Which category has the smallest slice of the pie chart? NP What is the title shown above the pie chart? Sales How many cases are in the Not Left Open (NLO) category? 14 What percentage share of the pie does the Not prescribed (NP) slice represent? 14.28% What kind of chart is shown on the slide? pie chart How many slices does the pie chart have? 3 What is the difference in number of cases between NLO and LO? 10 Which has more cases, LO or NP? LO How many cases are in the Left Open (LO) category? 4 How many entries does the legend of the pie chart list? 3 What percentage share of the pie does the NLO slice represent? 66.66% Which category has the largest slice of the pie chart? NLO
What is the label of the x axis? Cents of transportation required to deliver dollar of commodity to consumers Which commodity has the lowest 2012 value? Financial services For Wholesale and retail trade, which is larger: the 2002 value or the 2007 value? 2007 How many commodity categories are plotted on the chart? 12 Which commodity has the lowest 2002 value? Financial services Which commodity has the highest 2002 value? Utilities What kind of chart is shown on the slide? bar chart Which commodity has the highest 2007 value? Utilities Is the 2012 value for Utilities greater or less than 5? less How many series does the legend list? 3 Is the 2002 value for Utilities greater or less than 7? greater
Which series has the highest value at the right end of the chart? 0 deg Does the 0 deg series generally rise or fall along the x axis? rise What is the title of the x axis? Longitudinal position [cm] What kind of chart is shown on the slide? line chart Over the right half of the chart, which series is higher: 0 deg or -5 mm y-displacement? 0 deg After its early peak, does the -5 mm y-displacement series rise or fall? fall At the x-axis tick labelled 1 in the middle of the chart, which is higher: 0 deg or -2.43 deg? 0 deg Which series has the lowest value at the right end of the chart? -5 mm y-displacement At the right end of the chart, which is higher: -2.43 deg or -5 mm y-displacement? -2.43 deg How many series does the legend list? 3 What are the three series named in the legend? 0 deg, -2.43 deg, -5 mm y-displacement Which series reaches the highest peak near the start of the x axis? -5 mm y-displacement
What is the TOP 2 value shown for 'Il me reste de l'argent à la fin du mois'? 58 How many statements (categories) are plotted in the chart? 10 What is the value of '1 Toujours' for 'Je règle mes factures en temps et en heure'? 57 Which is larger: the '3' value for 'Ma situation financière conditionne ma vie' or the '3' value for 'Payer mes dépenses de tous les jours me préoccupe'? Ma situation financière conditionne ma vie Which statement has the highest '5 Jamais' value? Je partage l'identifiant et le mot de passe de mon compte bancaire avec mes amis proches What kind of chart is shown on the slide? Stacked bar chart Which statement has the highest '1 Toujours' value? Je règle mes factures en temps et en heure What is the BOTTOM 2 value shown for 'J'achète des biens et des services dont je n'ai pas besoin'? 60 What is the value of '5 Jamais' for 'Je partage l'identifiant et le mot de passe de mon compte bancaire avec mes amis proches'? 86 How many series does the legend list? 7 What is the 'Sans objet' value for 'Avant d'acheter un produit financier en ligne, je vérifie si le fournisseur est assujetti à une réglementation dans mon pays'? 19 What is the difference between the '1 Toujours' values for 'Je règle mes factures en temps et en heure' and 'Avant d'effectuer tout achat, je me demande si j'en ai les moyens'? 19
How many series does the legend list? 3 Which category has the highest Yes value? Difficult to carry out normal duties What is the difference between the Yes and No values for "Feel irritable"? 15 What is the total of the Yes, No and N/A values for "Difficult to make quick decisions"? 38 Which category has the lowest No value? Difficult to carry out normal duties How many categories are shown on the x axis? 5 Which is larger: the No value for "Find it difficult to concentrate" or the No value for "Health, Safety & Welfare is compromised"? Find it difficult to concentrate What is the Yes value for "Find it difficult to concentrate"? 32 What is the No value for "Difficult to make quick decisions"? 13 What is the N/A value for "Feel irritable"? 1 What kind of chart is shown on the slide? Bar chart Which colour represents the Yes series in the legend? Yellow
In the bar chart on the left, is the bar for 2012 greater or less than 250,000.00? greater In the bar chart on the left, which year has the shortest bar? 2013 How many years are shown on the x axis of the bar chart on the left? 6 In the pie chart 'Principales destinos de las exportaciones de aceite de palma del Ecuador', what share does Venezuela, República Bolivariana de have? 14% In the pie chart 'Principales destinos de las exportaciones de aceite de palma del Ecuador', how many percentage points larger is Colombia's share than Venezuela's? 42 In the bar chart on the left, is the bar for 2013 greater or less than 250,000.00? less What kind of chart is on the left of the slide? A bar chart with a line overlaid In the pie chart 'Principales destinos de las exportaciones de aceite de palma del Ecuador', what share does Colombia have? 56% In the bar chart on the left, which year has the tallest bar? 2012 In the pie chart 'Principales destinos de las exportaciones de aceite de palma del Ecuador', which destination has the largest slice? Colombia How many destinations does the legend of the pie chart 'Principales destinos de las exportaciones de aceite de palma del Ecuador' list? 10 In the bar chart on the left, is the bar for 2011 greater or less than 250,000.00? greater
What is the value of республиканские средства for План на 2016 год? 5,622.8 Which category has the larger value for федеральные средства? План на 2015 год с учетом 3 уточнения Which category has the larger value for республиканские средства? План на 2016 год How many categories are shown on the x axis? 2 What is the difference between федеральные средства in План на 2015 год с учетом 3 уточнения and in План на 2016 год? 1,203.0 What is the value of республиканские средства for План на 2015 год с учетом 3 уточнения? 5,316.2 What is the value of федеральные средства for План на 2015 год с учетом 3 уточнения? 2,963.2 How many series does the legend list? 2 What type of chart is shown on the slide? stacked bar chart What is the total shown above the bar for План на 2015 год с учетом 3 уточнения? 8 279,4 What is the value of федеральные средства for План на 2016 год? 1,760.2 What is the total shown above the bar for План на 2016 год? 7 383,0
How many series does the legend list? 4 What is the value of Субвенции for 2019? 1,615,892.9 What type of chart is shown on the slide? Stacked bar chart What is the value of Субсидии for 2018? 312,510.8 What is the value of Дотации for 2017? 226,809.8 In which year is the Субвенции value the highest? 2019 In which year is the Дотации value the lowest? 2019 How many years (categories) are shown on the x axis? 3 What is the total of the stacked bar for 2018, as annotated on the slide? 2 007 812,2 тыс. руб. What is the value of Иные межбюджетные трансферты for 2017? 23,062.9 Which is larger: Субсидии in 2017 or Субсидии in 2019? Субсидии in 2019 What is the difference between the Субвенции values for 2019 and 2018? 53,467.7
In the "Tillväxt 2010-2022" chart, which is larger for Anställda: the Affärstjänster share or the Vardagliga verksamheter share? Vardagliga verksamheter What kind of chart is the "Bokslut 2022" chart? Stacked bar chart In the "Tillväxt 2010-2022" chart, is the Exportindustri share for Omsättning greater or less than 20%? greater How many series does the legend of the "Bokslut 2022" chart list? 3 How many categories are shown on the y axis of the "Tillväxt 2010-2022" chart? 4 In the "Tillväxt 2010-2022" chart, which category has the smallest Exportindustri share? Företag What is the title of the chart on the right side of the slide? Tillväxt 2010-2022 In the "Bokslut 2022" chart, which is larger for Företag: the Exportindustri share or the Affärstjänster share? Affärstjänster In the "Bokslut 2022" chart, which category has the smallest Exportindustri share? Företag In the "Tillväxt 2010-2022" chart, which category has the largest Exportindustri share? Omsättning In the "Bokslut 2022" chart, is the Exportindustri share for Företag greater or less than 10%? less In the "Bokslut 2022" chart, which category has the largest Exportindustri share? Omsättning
______
● Task item:
Reproduce the listing word for word, from its first line through the line containing "What is the label".

● Exercise result:
Which category has the smallest slice of the pie chart? NP What is the title shown above the pie chart? Sales How many cases are in the Not Left Open (NLO) category? 14 What percentage share of the pie does the Not prescribed (NP) slice represent? 14.28% What kind of chart is shown on the slide? pie chart How many slices does the pie chart have? 3 What is the difference in number of cases between NLO and LO? 10 Which has more cases, LO or NP? LO How many cases are in the Left Open (LO) category? 4 How many entries does the legend of the pie chart list? 3 What percentage share of the pie does the NLO slice represent? 66.66% Which category has the largest slice of the pie chart? NLO
What is the label of the x axis? Cents of transportation required to deliver dollar of commodity to consumers Which commodity has the lowest 2012 value? Financial services For Wholesale and retail trade, which is larger: the 2002 value or the 2007 value? 2007 How many commodity categories are plotted on the chart? 12 Which commodity has the lowest 2002 value? Financial services Which commodity has the highest 2002 value? Utilities What kind of chart is shown on the slide? bar chart Which commodity has the highest 2007 value? Utilities Is the 2012 value for Utilities greater or less than 5? less How many series does the legend list? 3 Is the 2002 value for Utilities greater or less than 7? greater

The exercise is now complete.